◆ PROBLEM DETAILS
For each line of the material, write out an exact copy.

◆ SUPPLIED MATERIAL
= = = = =
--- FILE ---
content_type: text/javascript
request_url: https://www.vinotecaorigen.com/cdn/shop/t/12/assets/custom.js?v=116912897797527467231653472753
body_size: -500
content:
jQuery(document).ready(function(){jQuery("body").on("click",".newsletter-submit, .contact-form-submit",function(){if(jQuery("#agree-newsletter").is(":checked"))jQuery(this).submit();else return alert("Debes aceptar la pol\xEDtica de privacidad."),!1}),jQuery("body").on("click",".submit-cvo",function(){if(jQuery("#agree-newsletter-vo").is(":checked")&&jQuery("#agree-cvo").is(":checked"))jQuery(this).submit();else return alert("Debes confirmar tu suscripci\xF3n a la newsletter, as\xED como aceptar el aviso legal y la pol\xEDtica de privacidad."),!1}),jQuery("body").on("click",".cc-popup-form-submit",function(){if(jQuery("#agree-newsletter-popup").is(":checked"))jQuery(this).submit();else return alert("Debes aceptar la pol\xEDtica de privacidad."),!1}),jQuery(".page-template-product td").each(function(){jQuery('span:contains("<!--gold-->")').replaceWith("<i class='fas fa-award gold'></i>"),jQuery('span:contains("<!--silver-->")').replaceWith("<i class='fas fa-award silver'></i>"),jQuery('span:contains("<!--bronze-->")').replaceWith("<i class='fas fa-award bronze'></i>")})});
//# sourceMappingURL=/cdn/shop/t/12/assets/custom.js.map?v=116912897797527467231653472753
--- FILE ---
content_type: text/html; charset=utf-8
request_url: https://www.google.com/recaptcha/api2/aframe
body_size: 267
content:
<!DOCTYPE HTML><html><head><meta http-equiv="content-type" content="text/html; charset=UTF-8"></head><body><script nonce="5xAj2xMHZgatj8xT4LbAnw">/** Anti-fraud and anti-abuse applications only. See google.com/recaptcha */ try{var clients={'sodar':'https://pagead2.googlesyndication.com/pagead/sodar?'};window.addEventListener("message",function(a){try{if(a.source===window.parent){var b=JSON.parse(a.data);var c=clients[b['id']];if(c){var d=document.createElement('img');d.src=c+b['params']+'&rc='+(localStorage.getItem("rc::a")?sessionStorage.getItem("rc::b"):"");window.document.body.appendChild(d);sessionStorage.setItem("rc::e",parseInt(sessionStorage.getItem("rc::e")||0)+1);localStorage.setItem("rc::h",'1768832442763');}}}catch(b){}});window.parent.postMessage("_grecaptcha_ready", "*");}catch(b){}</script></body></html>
= = = = =
◆ SOLVED PROBLEM
--- FILE ---
content_type: text/javascript
request_url: https://www.vinotecaorigen.com/cdn/shop/t/12/assets/custom.js?v=116912897797527467231653472753
body_size: -500
content:
jQuery(document).ready(function(){jQuery("body").on("click",".newsletter-submit, .contact-form-submit",function(){if(jQuery("#agree-newsletter").is(":checked"))jQuery(this).submit();else return alert("Debes aceptar la pol\xEDtica de privacidad."),!1}),jQuery("body").on("click",".submit-cvo",function(){if(jQuery("#agree-newsletter-vo").is(":checked")&&jQuery("#agree-cvo").is(":checked"))jQuery(this).submit();else return alert("Debes confirmar tu suscripci\xF3n a la newsletter, as\xED como aceptar el aviso legal y la pol\xEDtica de privacidad."),!1}),jQuery("body").on("click",".cc-popup-form-submit",function(){if(jQuery("#agree-newsletter-popup").is(":checked"))jQuery(this).submit();else return alert("Debes aceptar la pol\xEDtica de privacidad."),!1}),jQuery(".page-template-product td").each(function(){jQuery('span:contains("<!--gold-->")').replaceWith("<i class='fas fa-award gold'></i>"),jQuery('span:contains("<!--silver-->")').replaceWith("<i class='fas fa-award silver'></i>"),jQuery('span:contains("<!--bronze-->")').replaceWith("<i class='fas fa-award bronze'></i>")})});
//# sourceMappingURL=/cdn/shop/t/12/assets/custom.js.map?v=116912897797527467231653472753
--- FILE ---
content_type: text/html; charset=utf-8
request_url: https://www.google.com/recaptcha/api2/aframe
body_size: 267
content:
<!DOCTYPE HTML><html><head><meta http-equiv="content-type" content="text/html; charset=UTF-8"></head><body><script nonce="5xAj2xMHZgatj8xT4LbAnw">/** Anti-fraud and anti-abuse applications only. See google.com/recaptcha */ try{var clients={'sodar':'https://pagead2.googlesyndication.com/pagead/sodar?'};window.addEventListener("message",function(a){try{if(a.source===window.parent){var b=JSON.parse(a.data);var c=clients[b['id']];if(c){var d=document.createElement('img');d.src=c+b['params']+'&rc='+(localStorage.getItem("rc::a")?sessionStorage.getItem("rc::b"):"");window.document.body.appendChild(d);sessionStorage.setItem("rc::e",parseInt(sessionStorage.getItem("rc::e")||0)+1);localStorage.setItem("rc::h",'1768832442763');}}}catch(b){}});window.parent.postMessage("_grecaptcha_ready", "*");}catch(b){}</script></body></html>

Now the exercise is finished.